§ SELECTED EXTRACT
# DNM: Prevent Parvo and Distemper Without Vaccination



## Huly (Mar 5, 2012)

Prevent Parvo and Distemper Without Vaccination | Dogs Naturally Magazine

Imagine avoiding risky vaccinations while getting very strong immune protection against parvo and distemper, the two potentially deadly diseases of puppies. That’s not only possible, but it’s been proven to work in the real world by a holistic vet in New Jersey, USA.

Spending time with others of like mind often enhances your own understanding and clarifies your goals. It’s been said you are the sum of the five people you hang out with the most. Have you found your pack that supports you? Do your friends further your thoughts and share your goals?

These past four days, I’ve been rubbing shoulders with some forty colleagues in veterinary homeopathy in the desert of Arizona. Several of us presented cases and we all learned from each other’s successes and struggles. We differed in our years of experience but our determination was one: we were here to improve the lives of those animals who found us, naturally.

Inherent in this work is sharing our knowledge with you, the animal owner on the front lines, often struggling within a broken medical system.

Ideas Are Infectious: Come and Get Naturally Immunized!
You know vaccinations are grossly over-provided in our broken system of veterinary medicine. The pushing of vaccinations by Dr. WhiteCoat throughout your animal’s life doesn’t add to her immunity. Not even a little. That’s what we know from veterinary immunologists whose life’s work is measuring and quantifying the immune response.

And you know that vaccines are harmful. Chronic disease often follows vaccination, even a single vaccination.

When you were exposed to these ideas, you likely resisted at first, as your old paradigm wouldn’t square with such seemingly radical thoughts. How could someone taking care of my animals do something to them that was useless, expensive, and ultimately harmful to their wellbeing? Something that could damage the rest of their lives?

The more you looked into it and the more evidence you weighed, the more these ideas took root: vaccinations repeated throughout life were not necessary and were downright risky!

You became “immunized” from the exposure to these ideas and started acting accordingly. Intelligently responding, like a well tuned immune system, you started tearing up the reminder postcards saying your animal was “due for vaccination” yet again (as if her immunity was a finite quantity that ran out, a reservoir with a leak).

Your newly acquired “immunity” went deep. You’d no longer expose those animals in your care to the unnecessary risks that come with repeated vaccinations. Perhaps you shared your newfound understanding with those open minded enough to listen. At dog parks, pet shows, horse shows and in online communities.

You learned you were far from alone: many others were spreading these potent ideas in many different avenues.

And your animals began to shine as you dropped out of the broken medical system, and began feeding in much healthier ways. Avoiding toxic pesticides. And taking heartworm prevention to a much higher level, using drug free and effective methods.

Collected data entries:
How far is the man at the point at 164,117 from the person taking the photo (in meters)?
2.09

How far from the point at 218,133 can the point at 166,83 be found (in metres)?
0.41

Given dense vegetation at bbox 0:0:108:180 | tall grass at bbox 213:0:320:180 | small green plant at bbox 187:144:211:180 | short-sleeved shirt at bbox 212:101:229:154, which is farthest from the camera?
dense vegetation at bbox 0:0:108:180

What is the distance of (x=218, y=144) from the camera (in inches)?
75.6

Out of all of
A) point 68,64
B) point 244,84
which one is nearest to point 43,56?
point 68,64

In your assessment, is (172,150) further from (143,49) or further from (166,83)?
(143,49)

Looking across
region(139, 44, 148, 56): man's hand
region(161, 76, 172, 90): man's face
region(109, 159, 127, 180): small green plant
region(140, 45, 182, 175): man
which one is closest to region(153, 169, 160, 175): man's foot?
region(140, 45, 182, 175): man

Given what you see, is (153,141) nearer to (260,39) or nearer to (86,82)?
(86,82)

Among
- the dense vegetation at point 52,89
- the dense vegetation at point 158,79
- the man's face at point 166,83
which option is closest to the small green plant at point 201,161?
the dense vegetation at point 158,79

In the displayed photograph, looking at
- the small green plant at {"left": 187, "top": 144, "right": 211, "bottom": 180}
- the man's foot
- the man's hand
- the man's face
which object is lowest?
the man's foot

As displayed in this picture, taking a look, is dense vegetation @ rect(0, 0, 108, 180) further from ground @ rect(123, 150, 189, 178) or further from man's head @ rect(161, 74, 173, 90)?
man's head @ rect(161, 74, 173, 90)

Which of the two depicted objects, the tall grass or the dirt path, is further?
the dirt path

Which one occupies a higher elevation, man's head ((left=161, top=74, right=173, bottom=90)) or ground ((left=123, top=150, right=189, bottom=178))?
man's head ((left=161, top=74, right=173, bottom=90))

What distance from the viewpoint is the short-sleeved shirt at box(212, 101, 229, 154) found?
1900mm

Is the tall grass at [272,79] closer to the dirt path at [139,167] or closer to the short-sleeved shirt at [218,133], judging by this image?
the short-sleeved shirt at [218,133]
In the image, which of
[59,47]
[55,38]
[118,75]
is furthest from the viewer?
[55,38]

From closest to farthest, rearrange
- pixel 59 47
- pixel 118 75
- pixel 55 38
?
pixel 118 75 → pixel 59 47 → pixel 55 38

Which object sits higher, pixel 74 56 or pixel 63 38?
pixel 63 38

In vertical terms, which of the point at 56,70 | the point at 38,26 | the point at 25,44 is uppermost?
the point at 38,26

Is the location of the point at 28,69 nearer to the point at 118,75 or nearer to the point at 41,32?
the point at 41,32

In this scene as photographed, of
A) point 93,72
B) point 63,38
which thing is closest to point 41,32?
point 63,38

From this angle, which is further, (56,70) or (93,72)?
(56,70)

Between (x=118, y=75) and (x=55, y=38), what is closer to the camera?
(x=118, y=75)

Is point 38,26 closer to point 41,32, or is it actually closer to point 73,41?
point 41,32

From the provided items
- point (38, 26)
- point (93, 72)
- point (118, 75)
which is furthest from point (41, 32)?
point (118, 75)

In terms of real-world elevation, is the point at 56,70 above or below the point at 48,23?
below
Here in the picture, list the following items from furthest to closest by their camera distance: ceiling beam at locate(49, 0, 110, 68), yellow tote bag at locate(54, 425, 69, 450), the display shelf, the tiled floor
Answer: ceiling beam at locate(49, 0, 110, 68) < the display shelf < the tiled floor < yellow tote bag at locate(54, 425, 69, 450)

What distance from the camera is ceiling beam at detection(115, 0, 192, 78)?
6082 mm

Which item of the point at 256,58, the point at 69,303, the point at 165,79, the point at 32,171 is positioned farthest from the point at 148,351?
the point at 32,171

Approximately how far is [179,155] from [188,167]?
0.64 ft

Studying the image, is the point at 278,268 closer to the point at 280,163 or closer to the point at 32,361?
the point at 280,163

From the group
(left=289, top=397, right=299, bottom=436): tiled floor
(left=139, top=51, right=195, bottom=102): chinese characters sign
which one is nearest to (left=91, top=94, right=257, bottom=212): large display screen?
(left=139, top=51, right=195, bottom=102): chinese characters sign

...

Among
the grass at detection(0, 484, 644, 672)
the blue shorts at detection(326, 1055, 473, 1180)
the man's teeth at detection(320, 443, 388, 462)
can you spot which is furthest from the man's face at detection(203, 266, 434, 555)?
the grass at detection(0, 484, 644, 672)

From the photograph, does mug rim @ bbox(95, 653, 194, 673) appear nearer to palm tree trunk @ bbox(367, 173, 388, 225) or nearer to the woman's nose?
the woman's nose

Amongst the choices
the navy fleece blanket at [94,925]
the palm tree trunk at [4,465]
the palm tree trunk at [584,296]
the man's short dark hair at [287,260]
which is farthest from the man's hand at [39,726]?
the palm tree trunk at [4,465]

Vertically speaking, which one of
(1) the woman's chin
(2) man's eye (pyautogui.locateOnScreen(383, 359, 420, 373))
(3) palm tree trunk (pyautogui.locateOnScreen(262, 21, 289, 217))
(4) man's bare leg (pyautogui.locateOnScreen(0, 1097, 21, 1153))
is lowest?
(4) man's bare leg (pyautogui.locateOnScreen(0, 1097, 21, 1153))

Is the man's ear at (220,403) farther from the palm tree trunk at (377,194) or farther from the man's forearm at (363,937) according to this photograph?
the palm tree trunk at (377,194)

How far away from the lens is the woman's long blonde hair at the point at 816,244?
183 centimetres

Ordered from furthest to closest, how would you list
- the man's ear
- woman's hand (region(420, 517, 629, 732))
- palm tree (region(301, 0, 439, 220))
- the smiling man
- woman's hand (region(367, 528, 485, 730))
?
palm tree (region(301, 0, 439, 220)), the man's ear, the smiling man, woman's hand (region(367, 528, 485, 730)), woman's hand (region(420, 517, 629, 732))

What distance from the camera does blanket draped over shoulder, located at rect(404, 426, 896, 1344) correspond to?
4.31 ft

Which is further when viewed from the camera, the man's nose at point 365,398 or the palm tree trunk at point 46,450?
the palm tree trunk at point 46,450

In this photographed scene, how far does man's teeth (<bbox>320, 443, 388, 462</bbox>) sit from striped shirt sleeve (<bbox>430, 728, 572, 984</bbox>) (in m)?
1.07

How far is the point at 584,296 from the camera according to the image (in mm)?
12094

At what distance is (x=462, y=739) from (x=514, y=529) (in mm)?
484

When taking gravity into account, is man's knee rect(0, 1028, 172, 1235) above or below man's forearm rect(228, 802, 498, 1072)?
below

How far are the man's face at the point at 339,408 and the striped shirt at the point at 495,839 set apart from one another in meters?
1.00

§ AIM OF THE TASK
Rewrite the stretch of the parvo and distemper piece from "These past four" through "the immune response.", changing "colleagues" to "peers".

§ SOLUTION TO THE EXERCISE
These past four days, I’ve been rubbing shoulders with some forty peers in veterinary homeopathy in the desert of Arizona. Several of us presented cases and we all learned from each other’s successes and struggles. We differed in our years of experience but our determination was one: we were here to improve the lives of those animals who found us, naturally.

Inherent in this work is sharing our knowledge with you, the animal owner on the front lines, often struggling within a broken medical system.

Ideas Are Infectious: Come and Get Naturally Immunized!
You know vaccinations are grossly over-provided in our broken system of veterinary medicine. The pushing of vaccinations by Dr. WhiteCoat throughout your animal’s life doesn’t add to her immunity. Not even a little. That’s what we know from veterinary immunologists whose life’s work is measuring and quantifying the immune response.